##### Text provided #####

The lifters 70 consist of a cylindrical body portion 72, a lower tip having a bottom surface 74, and an enlarged head portion 76, the latter being formed by a circumferential flange, which is flatted along a chord at 78. The holder 68 has four apertures extending therethrough (in FIG. 4, a fifth aperture is shown in phantom line to suggest the structure that the carrier would have in an eight-cylinder pump), each aperture consisting of a cylindrical portion 80 and a flatted, relatively deep annular recess 82 at the juncture of the aperture with the top surface 85 of the holder. As will be appreciated, the carrier assembly 66 includes a lifter 70 seated within each of the apertures 80, with the corresponding flatted surfaces 78, 84, respectively, engaged to maintain a suitable orientation to the bottom surfaces 74 of the lifters 70 with respect to the camming element 58 of the rotary cam member 52, as will be described more fully below. The holder 68 also has a shallow recess 86 extending radially inwardly at a point on its circumference, which recess receives the operating finger of the control mechanism referred to hereinbefore, as will also be described.

The pump block, generally designated by the numeral 88, is fixed within the upper portion of tee housing 10 directly above the carrier sub-assembly 66. It has a well 90 formed into its upper surface 92 in a central location, which communicates with a bore 94 and a counter-bore section 96 extending upwardly from its undersurface 98. The bore 94 and counter-bore section 96 have, respectively, a bushing 100 and a gasket 102 disposed therein, which correspond in composition and function to the bushing and gasket 24, 26, as previously described. The shaft 20 extends through the bore and counter-bore section of the block 88, and has its upper end portion 104 disposed within the chamber 90.

An insert 106 of circular exterior cross-section is fixed within the well 90, an provides a circular passageway which defines a pump chamber 108 disposed eccentrically relative to the outside surface 110 thereof (and consequently, relative to the axis of the well 90). As is best seen in FIGS. 7 and 11, the end portion 104 of the shaft 28 has a pair of slots 112 extending at right angles diametrically thereacross, and coupled sets of vane blades, generally designated by the numeral 114, are mounted therewithin. Each set 114 consists of a pair of blades 116, which are attached to one another by small coil spring 118, which exerts an outward bias upon the blades and tends to spread them apart. The one vane set shown in FIG. 11 is oriented for positioning outermost in the end of the shaft 28; it will be appreciated that the other set will have the same construction, but will be inserted in a inverted position, and that the shoulder portions 120 of the blades 116 will permit nesting of sets 114. The biasing force of the coil springs 118 will maintain the blades in contact with the inner surfaces of the insert 106 defining the eccentric chamber 108. Consequently, as the shaft 28 rotates a pumping effect will be created in a manner that is conventional and readily understood by those skilled in the art.

##### Extracted records #####

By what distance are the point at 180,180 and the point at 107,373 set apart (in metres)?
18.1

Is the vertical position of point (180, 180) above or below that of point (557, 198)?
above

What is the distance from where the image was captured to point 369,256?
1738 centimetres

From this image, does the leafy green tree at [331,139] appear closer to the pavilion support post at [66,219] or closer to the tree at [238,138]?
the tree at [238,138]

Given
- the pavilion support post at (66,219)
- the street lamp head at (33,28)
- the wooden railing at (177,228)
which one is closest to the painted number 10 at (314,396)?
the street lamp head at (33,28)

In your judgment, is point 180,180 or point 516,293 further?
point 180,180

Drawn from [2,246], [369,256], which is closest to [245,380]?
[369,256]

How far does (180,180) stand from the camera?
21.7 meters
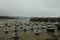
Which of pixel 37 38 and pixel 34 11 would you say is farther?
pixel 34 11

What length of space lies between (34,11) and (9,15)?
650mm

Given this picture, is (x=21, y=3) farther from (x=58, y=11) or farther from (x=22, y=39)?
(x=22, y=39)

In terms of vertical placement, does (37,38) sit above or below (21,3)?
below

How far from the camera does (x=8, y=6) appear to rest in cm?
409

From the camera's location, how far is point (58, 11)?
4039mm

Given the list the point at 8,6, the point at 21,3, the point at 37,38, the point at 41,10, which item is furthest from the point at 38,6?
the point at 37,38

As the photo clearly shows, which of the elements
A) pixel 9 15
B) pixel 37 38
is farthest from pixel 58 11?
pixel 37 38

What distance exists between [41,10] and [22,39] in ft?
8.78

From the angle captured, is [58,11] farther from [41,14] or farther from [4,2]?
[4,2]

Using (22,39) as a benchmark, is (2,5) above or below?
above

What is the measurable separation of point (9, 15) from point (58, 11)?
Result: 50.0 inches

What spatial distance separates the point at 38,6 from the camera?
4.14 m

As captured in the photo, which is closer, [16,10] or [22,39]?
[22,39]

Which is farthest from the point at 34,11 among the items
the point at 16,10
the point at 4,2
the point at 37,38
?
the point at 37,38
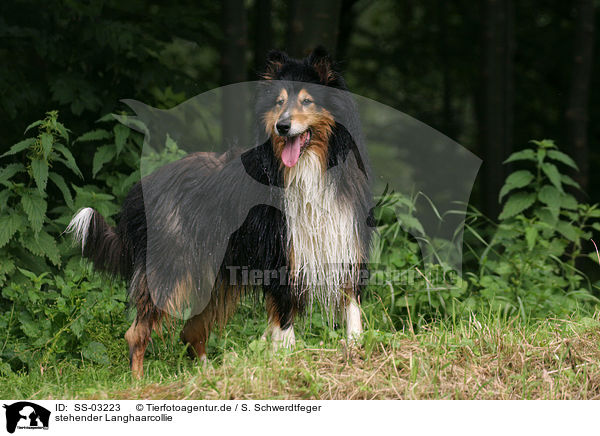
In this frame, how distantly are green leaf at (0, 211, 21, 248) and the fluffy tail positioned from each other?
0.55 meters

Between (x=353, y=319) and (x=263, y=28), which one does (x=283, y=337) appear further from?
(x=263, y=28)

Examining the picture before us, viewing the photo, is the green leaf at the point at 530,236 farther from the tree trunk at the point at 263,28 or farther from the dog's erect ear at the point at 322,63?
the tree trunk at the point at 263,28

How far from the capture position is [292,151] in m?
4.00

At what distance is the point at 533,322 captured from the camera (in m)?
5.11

#####
##### Extracted records #####

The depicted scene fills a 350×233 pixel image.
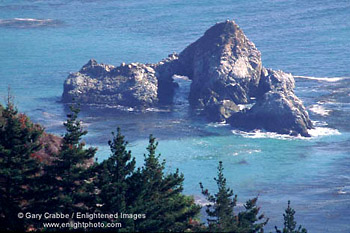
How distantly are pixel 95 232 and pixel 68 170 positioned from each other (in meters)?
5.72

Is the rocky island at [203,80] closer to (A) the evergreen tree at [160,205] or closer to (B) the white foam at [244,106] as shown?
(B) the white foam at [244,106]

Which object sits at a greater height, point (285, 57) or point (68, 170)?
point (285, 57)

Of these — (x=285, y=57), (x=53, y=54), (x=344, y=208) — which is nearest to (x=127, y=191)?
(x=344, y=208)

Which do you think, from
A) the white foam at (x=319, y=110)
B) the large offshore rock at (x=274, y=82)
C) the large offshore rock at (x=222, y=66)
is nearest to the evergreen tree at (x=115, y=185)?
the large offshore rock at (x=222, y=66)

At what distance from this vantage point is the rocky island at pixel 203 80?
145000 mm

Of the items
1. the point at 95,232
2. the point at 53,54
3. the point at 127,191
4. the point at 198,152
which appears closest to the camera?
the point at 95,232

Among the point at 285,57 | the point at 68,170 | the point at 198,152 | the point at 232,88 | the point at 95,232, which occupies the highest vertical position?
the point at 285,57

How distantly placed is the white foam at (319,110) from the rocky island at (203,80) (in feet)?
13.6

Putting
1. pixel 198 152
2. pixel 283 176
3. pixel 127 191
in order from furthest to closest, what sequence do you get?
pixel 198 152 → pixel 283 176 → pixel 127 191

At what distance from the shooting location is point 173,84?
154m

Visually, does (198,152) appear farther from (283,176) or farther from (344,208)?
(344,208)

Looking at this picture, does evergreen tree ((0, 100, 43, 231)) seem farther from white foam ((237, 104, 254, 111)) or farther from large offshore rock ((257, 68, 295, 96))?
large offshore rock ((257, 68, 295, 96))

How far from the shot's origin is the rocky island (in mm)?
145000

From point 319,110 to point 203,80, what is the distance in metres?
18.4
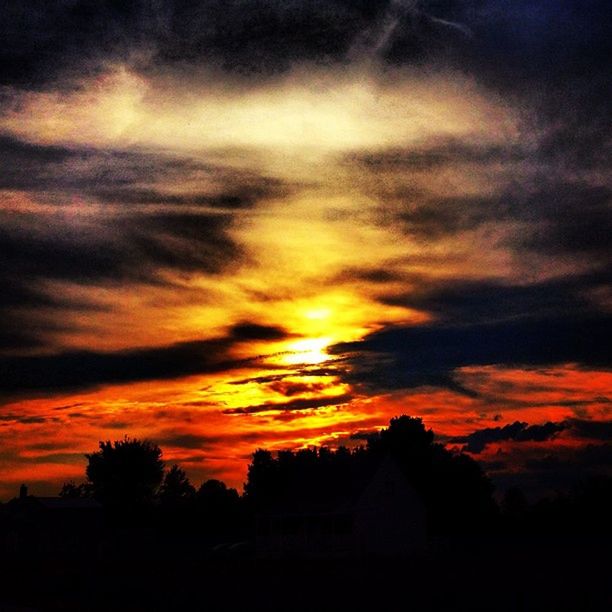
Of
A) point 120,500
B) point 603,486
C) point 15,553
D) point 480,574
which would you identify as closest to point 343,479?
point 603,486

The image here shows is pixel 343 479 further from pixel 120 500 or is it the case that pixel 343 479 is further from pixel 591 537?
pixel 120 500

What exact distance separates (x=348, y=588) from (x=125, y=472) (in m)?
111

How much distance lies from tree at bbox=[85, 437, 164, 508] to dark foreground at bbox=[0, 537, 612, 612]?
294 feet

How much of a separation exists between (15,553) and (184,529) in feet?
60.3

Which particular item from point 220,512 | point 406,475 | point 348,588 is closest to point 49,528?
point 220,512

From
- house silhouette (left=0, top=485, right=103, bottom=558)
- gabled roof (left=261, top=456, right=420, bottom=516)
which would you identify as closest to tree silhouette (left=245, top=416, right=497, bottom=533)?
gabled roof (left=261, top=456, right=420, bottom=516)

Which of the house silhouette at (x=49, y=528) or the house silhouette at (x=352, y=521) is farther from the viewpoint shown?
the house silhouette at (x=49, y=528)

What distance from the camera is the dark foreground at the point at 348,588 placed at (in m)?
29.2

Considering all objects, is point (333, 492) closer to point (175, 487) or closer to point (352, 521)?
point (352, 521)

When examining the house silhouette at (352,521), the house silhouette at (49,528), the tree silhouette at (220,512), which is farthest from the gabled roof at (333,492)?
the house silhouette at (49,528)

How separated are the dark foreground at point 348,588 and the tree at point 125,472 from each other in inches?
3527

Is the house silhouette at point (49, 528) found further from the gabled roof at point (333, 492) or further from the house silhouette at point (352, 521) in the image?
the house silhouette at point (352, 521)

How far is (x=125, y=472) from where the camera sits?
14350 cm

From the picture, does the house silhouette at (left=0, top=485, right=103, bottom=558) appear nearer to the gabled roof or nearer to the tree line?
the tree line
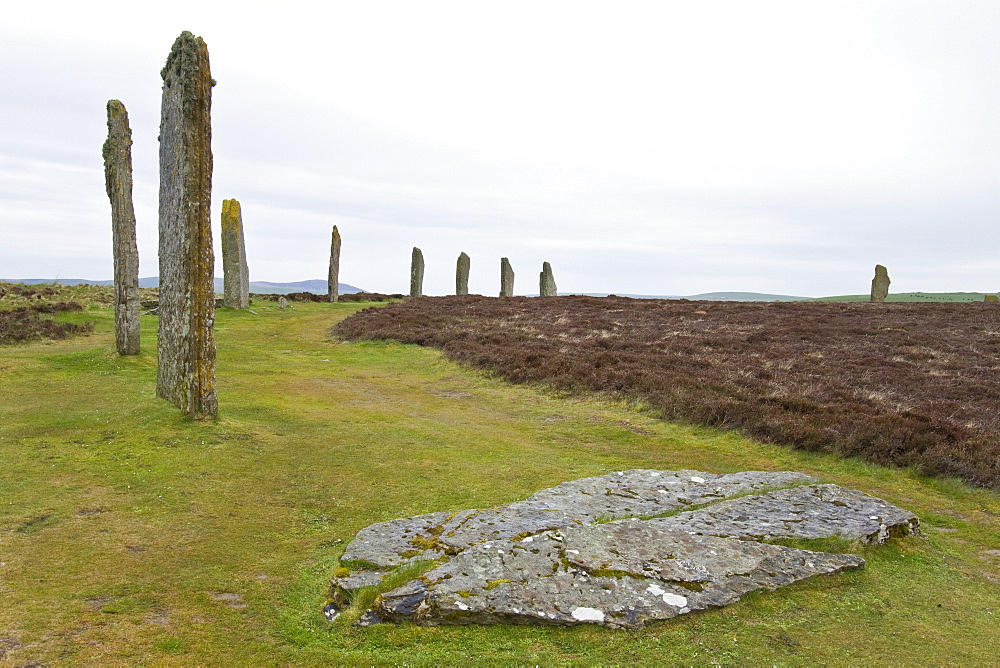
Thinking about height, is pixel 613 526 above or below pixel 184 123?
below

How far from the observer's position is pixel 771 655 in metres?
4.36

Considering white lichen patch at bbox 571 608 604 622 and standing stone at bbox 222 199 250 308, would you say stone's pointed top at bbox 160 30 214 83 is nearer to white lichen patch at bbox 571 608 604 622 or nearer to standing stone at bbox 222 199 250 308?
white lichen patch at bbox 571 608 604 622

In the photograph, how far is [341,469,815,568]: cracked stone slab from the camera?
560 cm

#####
##### Extracted records #####

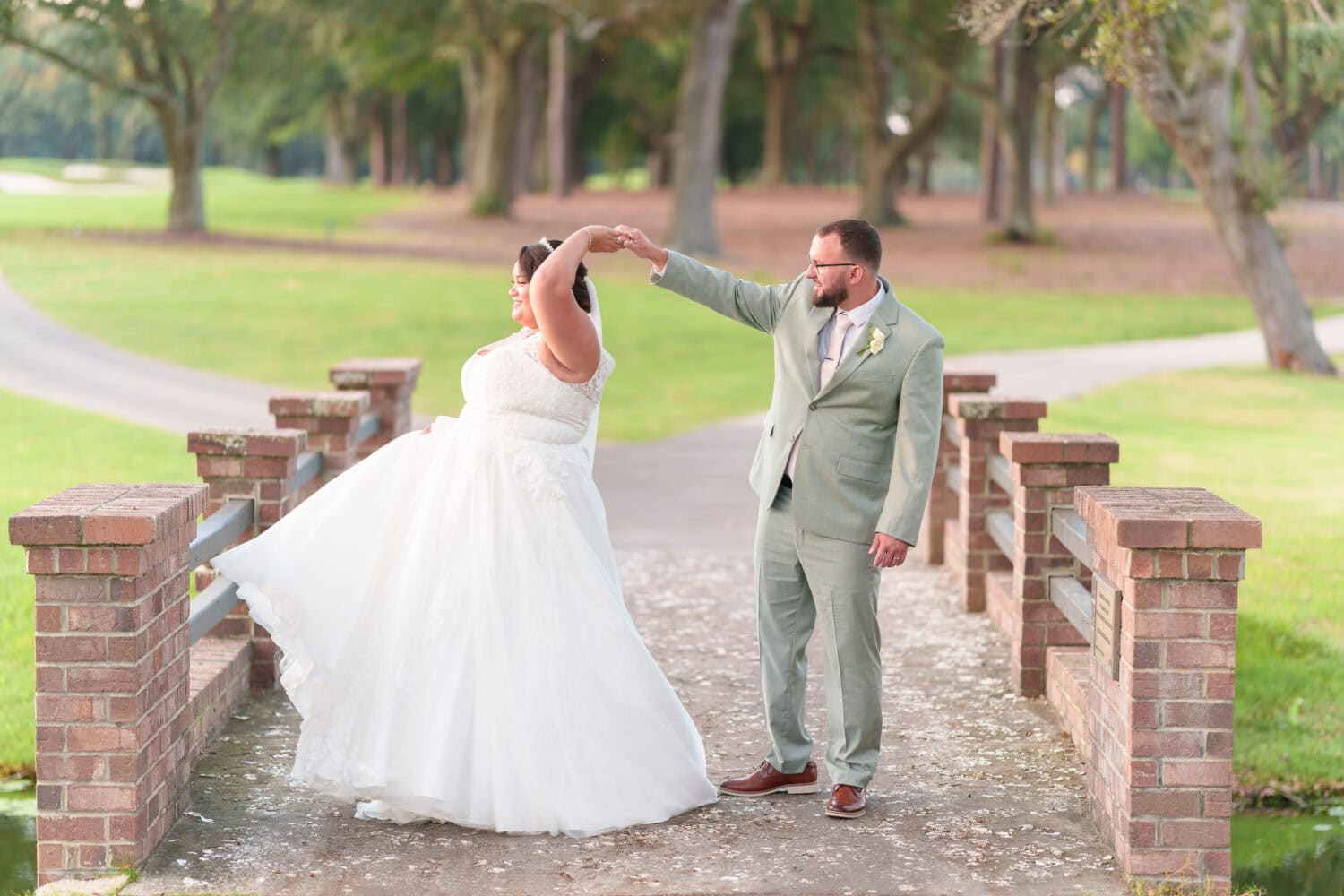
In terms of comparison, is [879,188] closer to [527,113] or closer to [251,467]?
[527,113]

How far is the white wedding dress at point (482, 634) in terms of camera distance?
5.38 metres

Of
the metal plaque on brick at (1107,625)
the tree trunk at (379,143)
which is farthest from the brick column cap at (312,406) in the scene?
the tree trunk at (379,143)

#####

— Actions to take —
a: According to the pump description, what keeps the vane blades in contact with the inner surfaces of the insert that define the eccentric chamber?
b: Extend the pump description onward from its last sentence.
These items have no connection to the text.

— Answers given —
a: The biasing force of the coil springs 118.

b:
The pump block 88 has four cylinders 120 extending therethrough and positioned at equidistantly spaced circumferential locations, and each cylinder 120 has a cylindrical piston 122 slidably mounted therein in close-fitting conformity. As seen in FIG. 2, the lower ends of the pistons 122 contact the upper surface of the head portion 66 of the associated cam follower 70, for actuation thereby in a manner to be described hereinbelow.

Adjacent each cylinder 120 is a bore providing a reservoir 124, which bore extends upwardly from the bottom surface 98 of the pump body 88 and is closed by a set screw 126 threadably engaged therewithin. An inlet port 128 extends downwardly from the top surface 92 into each reservoir 124, and communicates therewith through a conical transition surface 130, which serve as a seat for a ball 132 that is held in position thereagainst by coil spring 134; the bore reservoir 124 communicates with the cylinder 120 through a radially extending port 136. The four inlet ports 128 are interconnected by a circular channel 138 formed into the upper surface 92 of the block 88, which serves to distribute the fuel supplied thereto to all of the reservoirs 124; O-ring gaskets 141 isolate the channel 138 to prevent leakage therefrom.

A distributor head, generally designated by the numeral 140, is disposed upon the pump block 88 and is secured thereto by suitable bolts 141 which are received in apertures 142 through the head 140, and are engaged in threaded openings (not illustrated) in the block 88. A fuel intake well 144 extends downwardly from the top surface 146 of the head 140, and has a coupling 148 threadably engaged within the upper end thereof; a sealing gasket 150 is positioned against mating surfaces, and a filter element 152 is mounted upon the inner end thereof. The fuel well 144 communicates with pump chamber 108 of the pump block 88 through a passageway 154 in the head 140, providing an inlet to that quadrant of the rotary pump section at which the eccentric relationships cause the vane blades 116 to define an enlarged volume. A second such passageway 156 through the head 140 constitutes a outlet from a diminished volume quadrant of the pumping section, and is in communication with a relief valve chamber 158. The latter communicates with the inlet well 144 through a laterally extending passageway 160, which is normally closed by the cup-shaped valve element 162 slidably mounted therewithin. The element 162 is biased downwardly by the coil spring 164, the opposite end of which bears against the plug 166 that is threadably engaged within the upper end of the chamber 158.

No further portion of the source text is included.